Faces present a special problem for the brain in two ways. First, faces have the same parts in the same places, and in the case of similar people they may be in almost the same relationship to one another. Second, it is essential that we are able to distinguish between people of similar appearance rapidly and unmistakably – who is friend, and who is foe. If RBC theory does not adequately explain this, then what does?
According to Biederman, we use a very different and very specialized approach for the recognition of faces. Geons help get us started by allowing us to ‘lock on’ to the basic shape and spatial orientation of the face using reference points such as the corners of eyes, but from there we apply a much more holistic approach in which we imprint the memory of the overall face as a remembered three dimensional contour, and compare it to our stored memories of the contours of other faces, until we find a match.
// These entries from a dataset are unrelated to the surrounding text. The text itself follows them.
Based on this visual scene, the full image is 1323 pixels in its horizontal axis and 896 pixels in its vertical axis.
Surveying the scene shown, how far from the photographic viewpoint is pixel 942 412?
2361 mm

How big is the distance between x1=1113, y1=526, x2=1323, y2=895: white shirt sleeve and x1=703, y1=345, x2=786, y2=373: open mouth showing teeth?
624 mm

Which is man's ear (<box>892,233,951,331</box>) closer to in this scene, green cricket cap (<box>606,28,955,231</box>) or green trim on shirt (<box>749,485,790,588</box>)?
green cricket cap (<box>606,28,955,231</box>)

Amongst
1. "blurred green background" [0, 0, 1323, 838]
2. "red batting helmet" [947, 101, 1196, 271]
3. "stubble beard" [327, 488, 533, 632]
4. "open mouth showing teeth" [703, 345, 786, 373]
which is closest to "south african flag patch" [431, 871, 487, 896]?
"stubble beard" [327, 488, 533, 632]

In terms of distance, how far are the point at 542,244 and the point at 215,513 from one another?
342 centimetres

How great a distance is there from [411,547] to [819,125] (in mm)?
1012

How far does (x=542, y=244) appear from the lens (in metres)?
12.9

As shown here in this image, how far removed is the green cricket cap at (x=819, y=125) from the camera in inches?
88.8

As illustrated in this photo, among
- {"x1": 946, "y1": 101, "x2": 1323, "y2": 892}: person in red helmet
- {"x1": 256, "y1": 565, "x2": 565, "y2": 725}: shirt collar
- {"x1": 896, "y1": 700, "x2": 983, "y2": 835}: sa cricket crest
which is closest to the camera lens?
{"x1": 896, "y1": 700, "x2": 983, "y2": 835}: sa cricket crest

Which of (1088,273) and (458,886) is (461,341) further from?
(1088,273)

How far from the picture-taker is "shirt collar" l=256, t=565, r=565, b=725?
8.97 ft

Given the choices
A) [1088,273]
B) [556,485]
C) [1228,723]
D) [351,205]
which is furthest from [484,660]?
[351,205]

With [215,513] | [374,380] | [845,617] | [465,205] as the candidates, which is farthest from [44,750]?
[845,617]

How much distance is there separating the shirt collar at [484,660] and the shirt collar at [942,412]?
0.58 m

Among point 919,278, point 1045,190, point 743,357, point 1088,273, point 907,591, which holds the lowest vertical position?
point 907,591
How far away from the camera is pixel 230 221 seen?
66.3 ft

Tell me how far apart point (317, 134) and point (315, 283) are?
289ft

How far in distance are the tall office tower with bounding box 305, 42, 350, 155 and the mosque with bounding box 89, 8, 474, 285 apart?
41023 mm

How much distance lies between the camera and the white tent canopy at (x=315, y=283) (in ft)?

With textures, a visual imprinting of each surface texture may be stored and recalled in a similar way. Indeed, the texture mapping of the tone and texture of a person’s face can augment our imprinted memory of that person’s face, and in this way aid in facial recognition.
RBC processing takes place in an entirely different part of the brain than face and texture processing. For this reason a given person can have greatly differing levels of ability in these two skills; in unusual cases of brain injury, it is even possible for one ability to remain unaffected while the other is severely limited or even absent.
It is interesting to contemplate how these recent scientific insights into how we perform recognition tasks may add a new dimension to the way we think about objects and design. Each of our intuitive responses to places, spaces and things must undoubtedly be influenced by our relative strengths in these different recognition processes, and by the unique internal database of memory maps that each of us develop during our lifetime.